What happens when first grade students are asked to make connections, given some chalk, a sidewalk, a simple drawing, some rocks and a garden? The answer is: an enthusiastic rendering of new ideas about how the world works.
At Borton Magnet School, Molly Reed, Outdoor Learning Coordinator, brought a group of first graders out to the school’s garden to help maintain various projects in progress. What also resulted was an impromptu lesson about garden health.
What does it mean for our garden to be healthy?
How do we know it’s healthy?
What increases the garden’s health and what decreases it?

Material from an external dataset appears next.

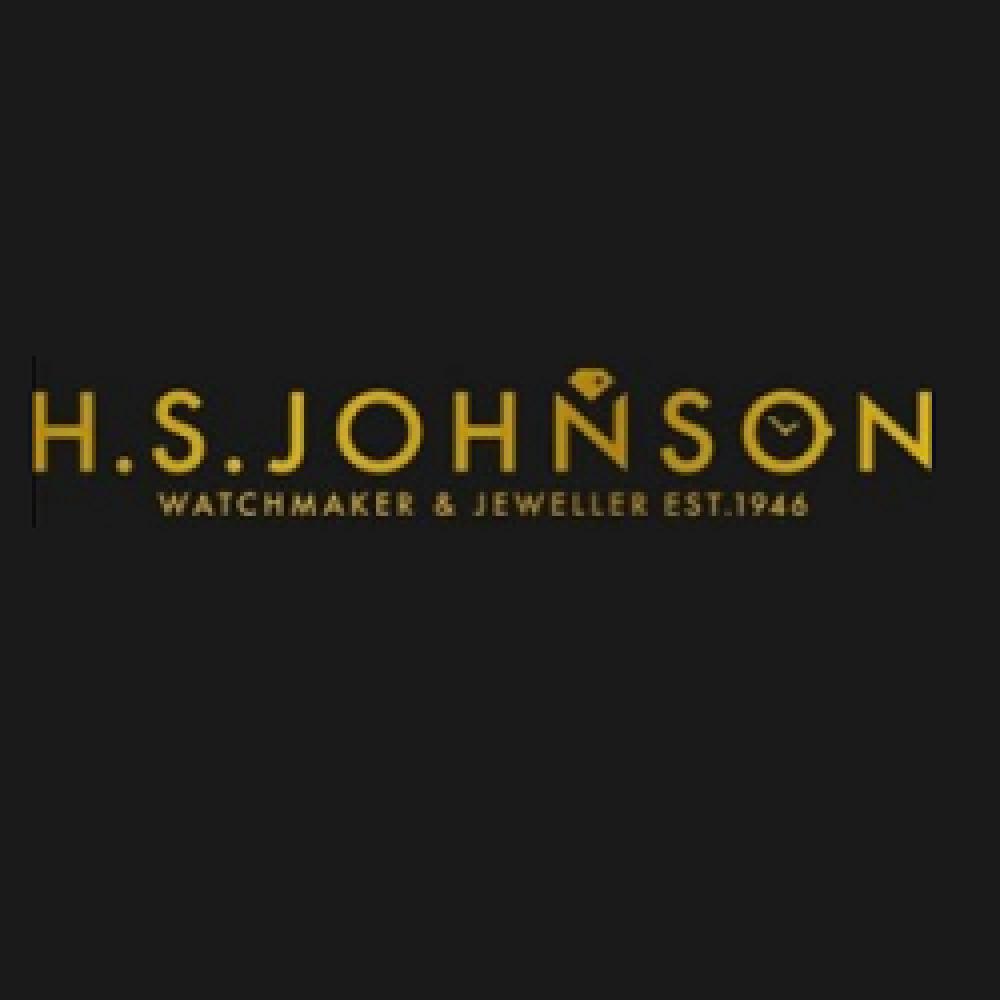 hs-johnson-coupon-codes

Blank stock-flow templates and behavior-over-time graphs were painted directly on the sidewalk there, just waiting for students to think about the dynamics and interconnected nature of the garden. Rocks and chalk were standing by. The stock became “Garden health” and the flows increased and decreased that health.Students chose rocks painted with words of different garden parts, placed them near the inflow or outflow, and drew cause-and-effect arrows. They showed that some “rock elements” directly affect the increase of garden health, such as sunlight. Some rock elements affect one another, such as the worms affect the soil [quality], which increases the health of the garden. Other rock elements affect the decrease of garden health, such as animals that eat plants.

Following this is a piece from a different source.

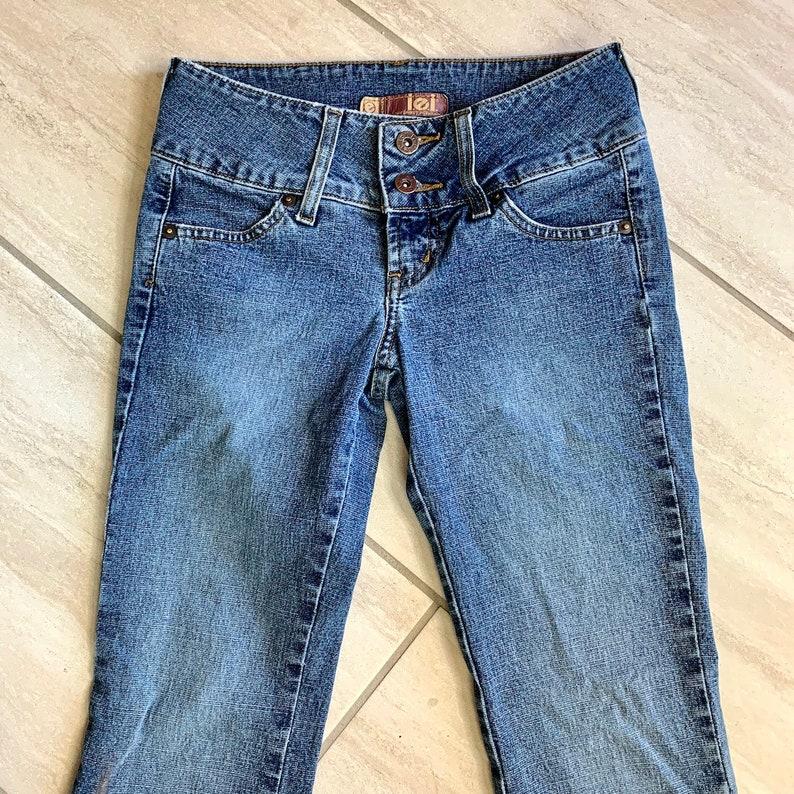 Vintage 1990s LEI Brand Bleached Distressed Grunge Pop Star Kawaii Retro y2k Capri Pants Sz 1 US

The “big question” about feedback came then; it’s a question that teachers sometimes wonder whether their young students can understand. “How does the stock affect other parts of the system?”
Can students understand this concept of feedback in a stock-flow map? That is, can they represent how a particular stock affects other parts of the system they’re drawing? The only way to find out is to be willing to take a leap, to put a question about feedback out there, and see how students respond. Questions like:
“How does the health of the garden affect other parts?”

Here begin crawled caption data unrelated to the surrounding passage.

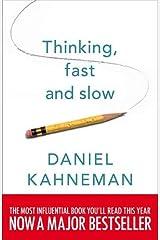 Thinking, Fast and Slow ハードカバー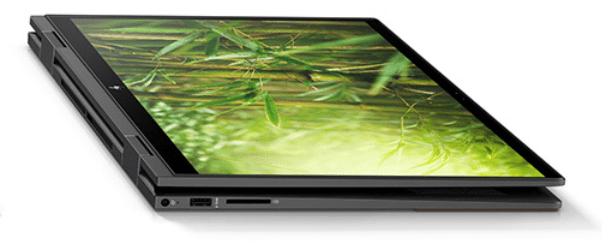 HP Envy x360 15-ed1000(インテル) タブレットモード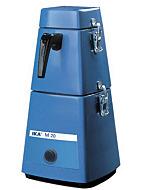 Mill, M 20 Universal, 120V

“What happens if you have a really healthy garden; what will that affect?”
Without any additional prompting, one girl immediately described a connection between the stock of garden health and the worms. She drew an arrow to represent her idea. So the healthier the garden is, the more worms there will be. Another student saw a connection between health and soil, adding on another arrow to show his idea.
So given the chance, the short answer is a resounding yes! Students can take the next step beyond seeing what increases and decreases a stock. They can indeed realize that the stock is also an important part of the system that affects other parts, thus illustrating the feedback relationships that exist in their garden.
The next challenge: can young students see the feedback loop they created in the stock-flow map and then draw it out as a causal loop? That’s a “big question” for another day.